摘要：当前法学硕士的结构化输出存在零星错误，阻碍了企业人工智能工作发挥其巨大潜力。我们提出了 CONSTRUCT，一种实时对 LLM 结构化输出的可信度进行评分的方法，这样得分较低的输出更有可能包含错误。这揭示了关注有限的人工审核带宽的最佳位置。 CONSTRUCT还对LLM结构化输出中每个字段的可信度进行评分，帮助审稿人快速识别输出的哪些部分是错误的。我们的方法适用于任何 LLM（包括没有 logprobs 的黑盒 LLM API，例如推理模型和人择模型），不需要标记的训练数据或自定义模型部署，并且适用于具有多种不同类型字段（包括嵌套 JSON 模式）的复杂结构化输出。我们还提供了第一个公开的 LLM 结构化输出基准之一，其中包含可靠的地面实况值，且不存在错误。在这个四个数据集的基准测试中，CONSTRUCT 可以检测来自各种 LLM（包括 Gemini 3 和 GPT-5）的错误，其精确度/召回率明显高于其他评分方法。
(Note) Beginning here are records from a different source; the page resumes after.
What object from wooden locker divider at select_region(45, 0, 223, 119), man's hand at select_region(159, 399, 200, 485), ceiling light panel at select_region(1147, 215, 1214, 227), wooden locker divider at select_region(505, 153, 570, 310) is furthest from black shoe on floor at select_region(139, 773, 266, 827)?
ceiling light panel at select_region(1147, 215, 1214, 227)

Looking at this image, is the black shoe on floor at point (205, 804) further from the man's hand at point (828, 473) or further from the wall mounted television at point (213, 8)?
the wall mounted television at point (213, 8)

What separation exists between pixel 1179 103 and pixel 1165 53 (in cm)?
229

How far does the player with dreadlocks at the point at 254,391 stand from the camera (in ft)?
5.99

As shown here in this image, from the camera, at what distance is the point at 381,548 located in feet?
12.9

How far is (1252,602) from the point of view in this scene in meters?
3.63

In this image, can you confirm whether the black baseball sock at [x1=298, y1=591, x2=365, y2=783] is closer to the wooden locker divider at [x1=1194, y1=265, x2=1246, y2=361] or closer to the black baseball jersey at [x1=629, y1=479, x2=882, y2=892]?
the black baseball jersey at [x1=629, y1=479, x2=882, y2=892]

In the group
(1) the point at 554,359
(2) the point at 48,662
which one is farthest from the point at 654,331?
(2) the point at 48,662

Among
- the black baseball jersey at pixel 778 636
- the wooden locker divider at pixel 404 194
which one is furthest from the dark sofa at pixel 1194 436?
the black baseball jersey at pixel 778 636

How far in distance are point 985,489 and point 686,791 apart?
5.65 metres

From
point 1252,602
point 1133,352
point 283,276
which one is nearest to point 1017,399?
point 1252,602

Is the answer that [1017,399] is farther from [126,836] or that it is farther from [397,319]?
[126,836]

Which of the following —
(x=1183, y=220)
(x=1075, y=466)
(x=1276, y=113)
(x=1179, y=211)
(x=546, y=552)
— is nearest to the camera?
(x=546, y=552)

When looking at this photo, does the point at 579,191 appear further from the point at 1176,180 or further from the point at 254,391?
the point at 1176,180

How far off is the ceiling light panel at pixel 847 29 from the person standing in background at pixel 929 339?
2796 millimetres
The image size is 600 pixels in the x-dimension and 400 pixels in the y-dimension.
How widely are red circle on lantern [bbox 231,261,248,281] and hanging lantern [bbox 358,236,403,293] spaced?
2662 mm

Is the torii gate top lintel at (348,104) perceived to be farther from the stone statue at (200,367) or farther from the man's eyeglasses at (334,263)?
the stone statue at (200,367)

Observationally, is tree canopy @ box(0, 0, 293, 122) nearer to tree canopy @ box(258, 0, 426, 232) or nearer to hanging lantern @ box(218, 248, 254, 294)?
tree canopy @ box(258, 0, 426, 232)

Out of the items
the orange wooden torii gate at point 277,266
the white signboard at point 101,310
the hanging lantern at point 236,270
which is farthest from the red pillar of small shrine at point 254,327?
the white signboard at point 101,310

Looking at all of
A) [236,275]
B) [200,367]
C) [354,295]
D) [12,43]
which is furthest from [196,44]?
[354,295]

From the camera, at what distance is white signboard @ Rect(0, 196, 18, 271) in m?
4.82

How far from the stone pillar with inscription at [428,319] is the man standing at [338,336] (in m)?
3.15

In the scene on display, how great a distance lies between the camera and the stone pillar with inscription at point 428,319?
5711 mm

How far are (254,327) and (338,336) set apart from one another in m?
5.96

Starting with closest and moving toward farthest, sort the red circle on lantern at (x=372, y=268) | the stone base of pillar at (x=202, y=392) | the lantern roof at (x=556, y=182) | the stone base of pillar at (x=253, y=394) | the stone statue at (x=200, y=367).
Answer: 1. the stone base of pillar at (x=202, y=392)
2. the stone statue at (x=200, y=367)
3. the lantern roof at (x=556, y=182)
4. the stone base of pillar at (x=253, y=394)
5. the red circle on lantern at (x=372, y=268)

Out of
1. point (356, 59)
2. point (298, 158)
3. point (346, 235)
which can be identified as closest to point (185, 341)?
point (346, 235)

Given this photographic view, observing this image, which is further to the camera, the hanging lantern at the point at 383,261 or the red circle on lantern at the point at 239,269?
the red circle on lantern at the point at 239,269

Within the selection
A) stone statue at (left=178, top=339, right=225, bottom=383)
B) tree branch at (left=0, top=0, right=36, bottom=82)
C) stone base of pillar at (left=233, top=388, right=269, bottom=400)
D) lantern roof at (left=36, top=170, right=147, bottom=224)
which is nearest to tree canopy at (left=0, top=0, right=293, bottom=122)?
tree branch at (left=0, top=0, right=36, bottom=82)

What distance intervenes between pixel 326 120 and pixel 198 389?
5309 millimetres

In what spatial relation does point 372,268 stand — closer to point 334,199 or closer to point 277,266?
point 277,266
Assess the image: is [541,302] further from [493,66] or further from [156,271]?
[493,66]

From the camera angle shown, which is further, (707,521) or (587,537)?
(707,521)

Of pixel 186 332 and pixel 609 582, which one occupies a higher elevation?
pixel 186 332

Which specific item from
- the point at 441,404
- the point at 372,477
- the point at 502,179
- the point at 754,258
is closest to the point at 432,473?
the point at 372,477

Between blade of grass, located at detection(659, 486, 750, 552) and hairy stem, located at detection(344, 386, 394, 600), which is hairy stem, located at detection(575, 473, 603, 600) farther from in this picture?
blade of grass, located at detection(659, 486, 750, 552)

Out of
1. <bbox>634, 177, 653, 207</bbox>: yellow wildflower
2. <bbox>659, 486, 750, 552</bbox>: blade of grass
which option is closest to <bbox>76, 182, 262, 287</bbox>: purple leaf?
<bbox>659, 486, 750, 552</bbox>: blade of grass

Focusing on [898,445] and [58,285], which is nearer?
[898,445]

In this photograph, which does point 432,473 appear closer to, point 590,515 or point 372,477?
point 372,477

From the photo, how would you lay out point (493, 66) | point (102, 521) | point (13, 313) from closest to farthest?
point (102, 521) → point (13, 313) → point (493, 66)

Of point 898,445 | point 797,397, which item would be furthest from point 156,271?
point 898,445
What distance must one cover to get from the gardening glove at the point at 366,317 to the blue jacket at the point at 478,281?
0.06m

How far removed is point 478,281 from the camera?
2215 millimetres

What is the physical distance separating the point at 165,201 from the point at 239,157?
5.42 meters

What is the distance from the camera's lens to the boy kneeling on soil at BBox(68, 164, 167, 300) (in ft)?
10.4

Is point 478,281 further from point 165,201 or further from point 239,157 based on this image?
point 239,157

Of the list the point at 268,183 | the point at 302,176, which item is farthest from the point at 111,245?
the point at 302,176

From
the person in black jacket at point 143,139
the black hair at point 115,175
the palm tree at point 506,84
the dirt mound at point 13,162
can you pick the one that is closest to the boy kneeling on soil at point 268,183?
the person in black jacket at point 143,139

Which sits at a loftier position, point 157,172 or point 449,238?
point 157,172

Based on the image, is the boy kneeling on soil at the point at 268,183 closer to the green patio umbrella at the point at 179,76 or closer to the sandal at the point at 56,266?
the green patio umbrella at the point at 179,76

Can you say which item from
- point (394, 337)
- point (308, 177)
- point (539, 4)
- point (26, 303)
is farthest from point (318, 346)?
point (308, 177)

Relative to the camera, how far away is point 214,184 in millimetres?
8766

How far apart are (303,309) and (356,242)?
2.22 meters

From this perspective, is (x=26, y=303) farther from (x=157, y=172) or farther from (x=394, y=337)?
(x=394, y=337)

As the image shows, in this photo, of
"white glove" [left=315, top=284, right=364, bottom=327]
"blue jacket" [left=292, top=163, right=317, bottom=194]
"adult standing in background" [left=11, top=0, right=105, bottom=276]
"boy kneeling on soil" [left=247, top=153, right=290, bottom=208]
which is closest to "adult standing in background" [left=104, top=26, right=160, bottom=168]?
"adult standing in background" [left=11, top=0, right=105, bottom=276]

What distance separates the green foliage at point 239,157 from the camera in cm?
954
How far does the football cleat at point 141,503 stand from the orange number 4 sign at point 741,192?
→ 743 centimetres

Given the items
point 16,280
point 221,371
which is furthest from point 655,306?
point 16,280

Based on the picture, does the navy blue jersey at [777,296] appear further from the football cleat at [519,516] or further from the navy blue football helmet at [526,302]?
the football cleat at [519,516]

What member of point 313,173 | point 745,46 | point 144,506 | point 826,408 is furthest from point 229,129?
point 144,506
Title: MineDraft: A Framework for Batch Parallel Speculative Decoding

Authors: Zhenwei Tang, Arun Verma, Zijian Zhou, Zhaoxuan Wu, Alok Prakash, Daniela Rus, Bryan Kian Hsiang Low
Subjects: cs.CL, cs.AI, cs.DC, cs.LG
Abstract URL: https://arxiv.org/abs/2603.18016
Pdf URL: https://arxiv.org/pdf/2603.18016
Copy Paste: [[2603.18016]] MineDraft: A Framework for Batch Parallel Speculative Decoding(https://arxiv.org/abs/2603.18016)
Keywords: language model, llm
Abstract: Speculative decoding (SD) accelerates large language model inference by using a smaller draft model to propose draft tokens that are subsequently verified by a larger target model. However, the performance of standard SD is often limited by the strictly sequential execution of these drafting and verification stages. To address this, this paper proposes MineDraft, a batch parallel speculative decoding (PSD) framework designed to effectively hide drafting latency by overlapping it with verification. Our theoretical analysis shows that PSD is substantially more efficient than standard SD. MineDraft realizes the PSD through a novel batch-parallel design that maintains two batches of requests, overlapping drafting for one batch with verification for the other. Our experimental results show significant improvements of MineDraft in both throughput (up to 75%) and end-to-end latency (up to 39%) over standard SD. Furthermore, we have implemented MineDraft as a plugin for vLLM, demonstrating its practicality for production-ready inference systems.
摘要：推测解码 (SD) 通过使用较小的草稿模型来提出草稿标记，然后由较大的目标模型进行验证，从而加速大型语言模型推理。然而，标准 SD 的性能通常受到这些起草和验证阶段严格顺序执行的限制。为了解决这个问题，本文提出了 MineDraft，这是一种批量并行推测解码 (PSD) 框架，旨在通过将绘图延迟与验证重叠来有效隐藏绘图延迟。我们的理论分析表明，PSD 比标准 SD 效率更高。 MineDraft 通过一种新颖的批量并行设计实现 PSD，该设计维护两批请求，将一批的起草与另一批的验证重叠。我们的实验结果表明，与标准 SD 相比，MineDraft 在吞吐量（高达 75%）和端到端延迟（高达 39%）方面都有显着改进。此外，我们还实现了 MineDraft 作为 vLLM 的插件，展示了其对于生产就绪推理系统的实用性。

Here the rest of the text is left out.